> **BRIEF**: Reproduce every entry below word for word, without any alteration.

Scene question entries
::::::

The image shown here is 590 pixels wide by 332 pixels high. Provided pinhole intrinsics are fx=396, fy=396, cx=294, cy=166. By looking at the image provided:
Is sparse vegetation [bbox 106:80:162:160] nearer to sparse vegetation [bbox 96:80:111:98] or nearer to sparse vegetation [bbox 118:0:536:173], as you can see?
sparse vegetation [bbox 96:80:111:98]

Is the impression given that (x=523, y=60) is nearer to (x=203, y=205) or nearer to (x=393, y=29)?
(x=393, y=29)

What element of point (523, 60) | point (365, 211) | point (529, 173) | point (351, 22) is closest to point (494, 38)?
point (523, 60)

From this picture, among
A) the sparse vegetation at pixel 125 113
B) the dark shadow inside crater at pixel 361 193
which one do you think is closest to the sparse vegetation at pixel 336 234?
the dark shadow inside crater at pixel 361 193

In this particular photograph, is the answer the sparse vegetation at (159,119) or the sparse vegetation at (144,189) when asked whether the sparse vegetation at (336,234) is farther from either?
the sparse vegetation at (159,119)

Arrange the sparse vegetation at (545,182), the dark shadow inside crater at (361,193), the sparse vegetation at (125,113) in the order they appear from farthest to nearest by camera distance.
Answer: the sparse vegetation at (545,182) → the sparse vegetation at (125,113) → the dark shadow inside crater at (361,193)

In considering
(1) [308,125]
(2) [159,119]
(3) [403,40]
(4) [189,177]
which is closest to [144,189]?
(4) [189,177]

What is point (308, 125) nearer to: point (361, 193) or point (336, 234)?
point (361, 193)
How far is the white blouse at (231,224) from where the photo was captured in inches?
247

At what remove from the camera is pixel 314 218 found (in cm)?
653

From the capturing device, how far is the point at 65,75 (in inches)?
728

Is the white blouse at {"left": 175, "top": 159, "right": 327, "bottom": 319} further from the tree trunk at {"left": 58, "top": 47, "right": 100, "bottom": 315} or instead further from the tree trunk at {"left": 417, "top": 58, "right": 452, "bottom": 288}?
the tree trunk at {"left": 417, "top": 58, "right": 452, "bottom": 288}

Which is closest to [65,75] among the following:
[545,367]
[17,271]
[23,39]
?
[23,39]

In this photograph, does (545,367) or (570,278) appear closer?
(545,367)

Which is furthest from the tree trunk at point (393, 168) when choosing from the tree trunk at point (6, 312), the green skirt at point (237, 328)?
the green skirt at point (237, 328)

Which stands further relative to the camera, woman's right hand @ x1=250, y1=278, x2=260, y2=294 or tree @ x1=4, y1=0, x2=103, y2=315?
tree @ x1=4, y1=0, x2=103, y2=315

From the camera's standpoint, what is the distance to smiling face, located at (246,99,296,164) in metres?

::::::

> **REPLY**:
The image shown here is 590 pixels wide by 332 pixels high. Provided pinhole intrinsics are fx=396, fy=396, cx=294, cy=166. By looking at the image provided:
Is sparse vegetation [bbox 106:80:162:160] nearer to sparse vegetation [bbox 96:80:111:98] or nearer to sparse vegetation [bbox 118:0:536:173], as you can see?
sparse vegetation [bbox 96:80:111:98]

Is the impression given that (x=523, y=60) is nearer to (x=203, y=205) or nearer to (x=393, y=29)?
(x=393, y=29)

What element of point (523, 60) | point (365, 211) | point (529, 173) | point (351, 22) is closest to point (494, 38)?
point (523, 60)

From this picture, among
A) the sparse vegetation at pixel 125 113
B) the dark shadow inside crater at pixel 361 193
which one do you think is closest to the sparse vegetation at pixel 336 234?
the dark shadow inside crater at pixel 361 193

In this particular photograph, is the answer the sparse vegetation at (159,119) or the sparse vegetation at (144,189) when asked whether the sparse vegetation at (336,234) is farther from either?
the sparse vegetation at (159,119)

Arrange the sparse vegetation at (545,182), the dark shadow inside crater at (361,193), the sparse vegetation at (125,113) in the order they appear from farthest to nearest by camera distance.
Answer: the sparse vegetation at (545,182) → the sparse vegetation at (125,113) → the dark shadow inside crater at (361,193)

In considering
(1) [308,125]
(2) [159,119]
(3) [403,40]
(4) [189,177]
which is closest to [144,189]?
(4) [189,177]

What is point (308, 125) nearer to: point (361, 193) or point (336, 234)?
point (361, 193)
How far is the white blouse at (231,224) from where the photo was captured in inches?
247

At what remove from the camera is pixel 314 218 found (in cm)?
653

From the capturing device, how far is the point at 65,75 (in inches)?
728

Is the white blouse at {"left": 175, "top": 159, "right": 327, "bottom": 319} further from the tree trunk at {"left": 58, "top": 47, "right": 100, "bottom": 315} or instead further from the tree trunk at {"left": 417, "top": 58, "right": 452, "bottom": 288}?
the tree trunk at {"left": 417, "top": 58, "right": 452, "bottom": 288}

Which is closest to [65,75] among the following:
[545,367]
[17,271]
[23,39]
?
[23,39]

In this photograph, does (545,367) or (570,278) appear closer?
(545,367)

Which is furthest from the tree trunk at point (393, 168) when choosing from the tree trunk at point (6, 312), the green skirt at point (237, 328)?
the green skirt at point (237, 328)

Which stands further relative to the camera, woman's right hand @ x1=250, y1=278, x2=260, y2=294 or tree @ x1=4, y1=0, x2=103, y2=315?
tree @ x1=4, y1=0, x2=103, y2=315

From the camera's standpoint, what is the distance to smiling face, located at (246,99,296,164) in metres?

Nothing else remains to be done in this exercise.